* [Required work]: Reproduce the data below verbatim, omitting the pictures.

* [Records to process]:
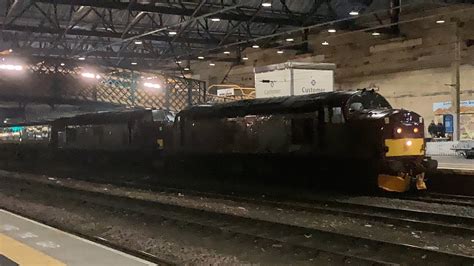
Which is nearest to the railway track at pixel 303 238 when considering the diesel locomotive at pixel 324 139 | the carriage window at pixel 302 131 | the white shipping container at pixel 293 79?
the diesel locomotive at pixel 324 139

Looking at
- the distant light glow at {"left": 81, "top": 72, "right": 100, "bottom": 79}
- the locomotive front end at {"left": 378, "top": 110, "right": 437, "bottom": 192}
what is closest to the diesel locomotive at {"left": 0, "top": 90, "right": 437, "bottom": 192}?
the locomotive front end at {"left": 378, "top": 110, "right": 437, "bottom": 192}

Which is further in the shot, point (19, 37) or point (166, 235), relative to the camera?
point (19, 37)

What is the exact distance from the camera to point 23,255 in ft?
19.3

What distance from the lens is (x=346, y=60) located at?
99.6 feet

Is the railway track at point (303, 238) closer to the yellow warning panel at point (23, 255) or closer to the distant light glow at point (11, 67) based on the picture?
the yellow warning panel at point (23, 255)

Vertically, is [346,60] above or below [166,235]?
above

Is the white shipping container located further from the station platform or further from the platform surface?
the station platform

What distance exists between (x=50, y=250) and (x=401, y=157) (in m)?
7.42

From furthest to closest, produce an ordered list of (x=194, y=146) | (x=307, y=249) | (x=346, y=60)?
1. (x=346, y=60)
2. (x=194, y=146)
3. (x=307, y=249)

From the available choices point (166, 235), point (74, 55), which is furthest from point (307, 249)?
point (74, 55)

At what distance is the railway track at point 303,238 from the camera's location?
6520 millimetres

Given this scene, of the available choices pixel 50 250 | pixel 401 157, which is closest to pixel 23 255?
pixel 50 250

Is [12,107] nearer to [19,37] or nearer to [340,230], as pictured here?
[19,37]

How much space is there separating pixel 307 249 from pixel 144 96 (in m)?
27.4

* [Exercise output]:
Which is nearest to the railway track at pixel 303 238 when considering the diesel locomotive at pixel 324 139 | the carriage window at pixel 302 131 | the white shipping container at pixel 293 79?
the diesel locomotive at pixel 324 139

Looking at
- the distant light glow at {"left": 81, "top": 72, "right": 100, "bottom": 79}
- the locomotive front end at {"left": 378, "top": 110, "right": 437, "bottom": 192}
what is closest to the diesel locomotive at {"left": 0, "top": 90, "right": 437, "bottom": 192}?
the locomotive front end at {"left": 378, "top": 110, "right": 437, "bottom": 192}

Which is further in the shot, point (19, 37) or point (166, 235), relative to the camera?
point (19, 37)

What is the exact distance from the camera to point 23,255 in ft?
19.3

What distance from the lens is (x=346, y=60) located at?
99.6 feet

Is the railway track at point (303, 238) closer to the yellow warning panel at point (23, 255) or closer to the distant light glow at point (11, 67) based on the picture?
the yellow warning panel at point (23, 255)

Vertically, is [346,60] above or below [166,235]?
above

Is the white shipping container located further from the station platform or further from the platform surface?
the station platform

What distance exists between (x=50, y=250) and (x=401, y=157) (in m)?
7.42

From furthest to closest, produce an ordered list of (x=194, y=146) | (x=307, y=249) | (x=346, y=60)?
1. (x=346, y=60)
2. (x=194, y=146)
3. (x=307, y=249)

From the available choices point (166, 235), point (74, 55), which is furthest from point (307, 249)?
point (74, 55)

At what distance is the railway track at point 303,238 from the camera's location?
6520 millimetres

Given this scene, of the available choices pixel 50 250 | pixel 401 157, which is closest to pixel 23 255?
pixel 50 250

Is [12,107] nearer to [19,37] or nearer to [340,230], as pictured here?
[19,37]

How much space is there separating pixel 307 249 from pixel 144 96 (in m)?
27.4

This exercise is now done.